- Diocese: Diocese of Exeter
- In office: 25 September 2024 – present
- Predecessor: Robert Atwell
- Other posts: Director of Mission and Ministry, Diocese of Leicester (2006 to 2016) Bishop of Dunwich (2016–2024)

Orders
- Ordination: 1990 (deacon) 1991 (priest)
- Consecration: 24 February 2016 by Justin Welby

Personal details
- Born: Michael Robert Harrison 7 March 1963 (age 63)
- Spouse: Rachel
- Children: Four
- Alma mater: Selwyn College, Cambridge Ripon College Cuddesdon Union Theological Seminary King's College London University of Bradford

= Mike Harrison (bishop) =

Anglican bishop of Dunwich

Michael Robert Harrison (born 7 March 1963) is a British Anglican bishop who has served as the Bishop of Exeter in the Church of England since 2024. He was previously the Bishop of Dunwich, a suffragan bishop in the Diocese of St Edmundsbury and Ipswich, from February 2016 until September 2024; from 2006 to 2016, he was the Director of Mission and Ministry in the Diocese of Leicester.

==Early life and education==
Harrison was born on 7 March 1963. He studied mathematics and statistics at Selwyn College, Cambridge, and graduated from the University of Cambridge with a Bachelor of Arts (BA) degree in 1984. He then worked in London as a management consultant and a social worker.

Harrison trained for ordination and studied theology at Ripon College Cuddesdon, an Anglican theological college, and graduated with a BA degree in 1989. He then spent a year studying at the Union Theological Seminary in New York City, United States, and graduated with a Master of Sacred Theology (STM) in 1990.

During the early years of his ordained ministry, Harrison also undertook postgraduate research. He studied doctrine at King's College London, and graduated with a Doctor of Philosophy (PhD) degree in 1997. His doctoral thesis was titled "Sharing in the life of God - a study of participation in Christian thought". He studied international development at the University of Bradford, and graduated with a Master of Arts (MA) degree in 1999.

==Ordained ministry==
Harrison was ordained in the Church of England as a deacon in 1990 and as a priest in 1991. From 1990 to 1994, he served his curacy at St Anne and All Saints, South Lambeth, in the Diocese of Southwark. He then moved to the Diocese of Bradford, where he was chaplain to the University of Bradford, and to Bradford and Ilkley Community College. During this time, he also served as the Diocesan World Development Advisor.
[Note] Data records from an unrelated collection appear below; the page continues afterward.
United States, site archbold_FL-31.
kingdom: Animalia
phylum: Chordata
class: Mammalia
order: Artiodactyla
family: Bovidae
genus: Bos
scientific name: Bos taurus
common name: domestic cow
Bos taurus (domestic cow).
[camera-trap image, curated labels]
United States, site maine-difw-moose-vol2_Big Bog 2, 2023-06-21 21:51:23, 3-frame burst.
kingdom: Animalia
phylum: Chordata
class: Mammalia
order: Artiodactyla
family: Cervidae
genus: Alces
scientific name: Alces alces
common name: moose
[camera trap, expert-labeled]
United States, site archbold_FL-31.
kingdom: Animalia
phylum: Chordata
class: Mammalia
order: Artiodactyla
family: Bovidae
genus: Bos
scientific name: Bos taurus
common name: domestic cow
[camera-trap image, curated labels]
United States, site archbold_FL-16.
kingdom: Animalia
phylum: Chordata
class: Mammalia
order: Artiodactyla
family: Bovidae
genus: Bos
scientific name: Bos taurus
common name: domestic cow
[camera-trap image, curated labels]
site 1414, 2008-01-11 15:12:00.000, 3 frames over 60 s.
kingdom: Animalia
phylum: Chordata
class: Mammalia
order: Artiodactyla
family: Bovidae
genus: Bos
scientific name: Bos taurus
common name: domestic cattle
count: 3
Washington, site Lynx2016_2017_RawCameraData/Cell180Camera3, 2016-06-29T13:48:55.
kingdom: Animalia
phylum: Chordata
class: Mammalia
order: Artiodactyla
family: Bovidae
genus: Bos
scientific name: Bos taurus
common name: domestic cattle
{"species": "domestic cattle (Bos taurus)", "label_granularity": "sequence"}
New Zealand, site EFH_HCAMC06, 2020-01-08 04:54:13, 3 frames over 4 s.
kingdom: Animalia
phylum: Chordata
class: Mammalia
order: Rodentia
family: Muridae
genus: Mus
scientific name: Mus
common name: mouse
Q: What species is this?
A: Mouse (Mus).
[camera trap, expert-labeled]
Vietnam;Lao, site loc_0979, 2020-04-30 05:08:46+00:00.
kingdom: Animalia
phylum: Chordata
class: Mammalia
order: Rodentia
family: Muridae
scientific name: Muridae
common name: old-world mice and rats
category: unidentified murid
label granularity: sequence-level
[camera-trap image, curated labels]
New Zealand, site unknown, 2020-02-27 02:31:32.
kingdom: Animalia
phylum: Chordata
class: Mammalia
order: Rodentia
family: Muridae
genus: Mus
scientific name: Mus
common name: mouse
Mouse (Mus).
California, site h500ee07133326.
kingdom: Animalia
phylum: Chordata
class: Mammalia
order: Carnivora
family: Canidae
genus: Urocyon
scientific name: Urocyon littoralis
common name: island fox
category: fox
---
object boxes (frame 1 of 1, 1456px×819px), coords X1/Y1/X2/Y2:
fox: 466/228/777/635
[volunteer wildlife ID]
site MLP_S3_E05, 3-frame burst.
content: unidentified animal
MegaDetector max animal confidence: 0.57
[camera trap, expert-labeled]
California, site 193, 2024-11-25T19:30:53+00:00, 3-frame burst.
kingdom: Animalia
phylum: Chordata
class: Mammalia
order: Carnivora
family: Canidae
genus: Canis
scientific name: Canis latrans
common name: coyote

In 1998, Harrison returned to the Diocese of Southwark. He was Vicar of Holy Trinity, Eltham, between 1998 and 2006. From 2005 to 2006, he also served as Rural Dean of Eltham and Mottingham. He then moved to the Diocese of Leicester where he served as the Director of Ministry and Mission from 2006 to 2016; in this role his duties include "growing the mission of local parishes ... developing missional leadership, pioneer ministry and fresh expressions of church". In 2006, he was made an honorary canon of Leicester Cathedral.

===Episcopal ministry===
On 16 December 2015, Harrison was announced as the next Bishop of Dunwich, the sole suffragan bishop in the Diocese of St Edmundsbury. On 24 February 2016, he was consecrated a bishop during a service at Westminster Abbey. He was installed as the Bishop of Dunwich at St Edmundsbury Cathedral on 27 February.

On 4 June 2024, it was announced that Harrison would be the next Bishop of Exeter, the diocesan bishop of the Diocese of Exeter, from autumn 2024. He legally became Bishop of Exeter on 25 September 2024, when his election to that See was confirmed at Lambeth Palace Chapel.

===Views===
In January 2023, Harrison welcomed the Church of England's introduction of blessings of same-sex couples but expressed disappointment that it did not go further: "the faithful, pastoral, loving and just way forward is to extend Holy Matrimony to same-sex couples".

In November 2023, he was one of 44 Church of England bishops who signed an open letter supporting the use of the Prayers of Love and Faith (i.e. blessings for same-sex couples) and called for "Guidance being issued without delay that includes the removal of all restrictions on clergy entering same-sex civil marriages, and on bishops ordaining and licensing such clergy".

==Personal life==
Harrison is married to Rachel, an occupational therapist. Together, they have four children.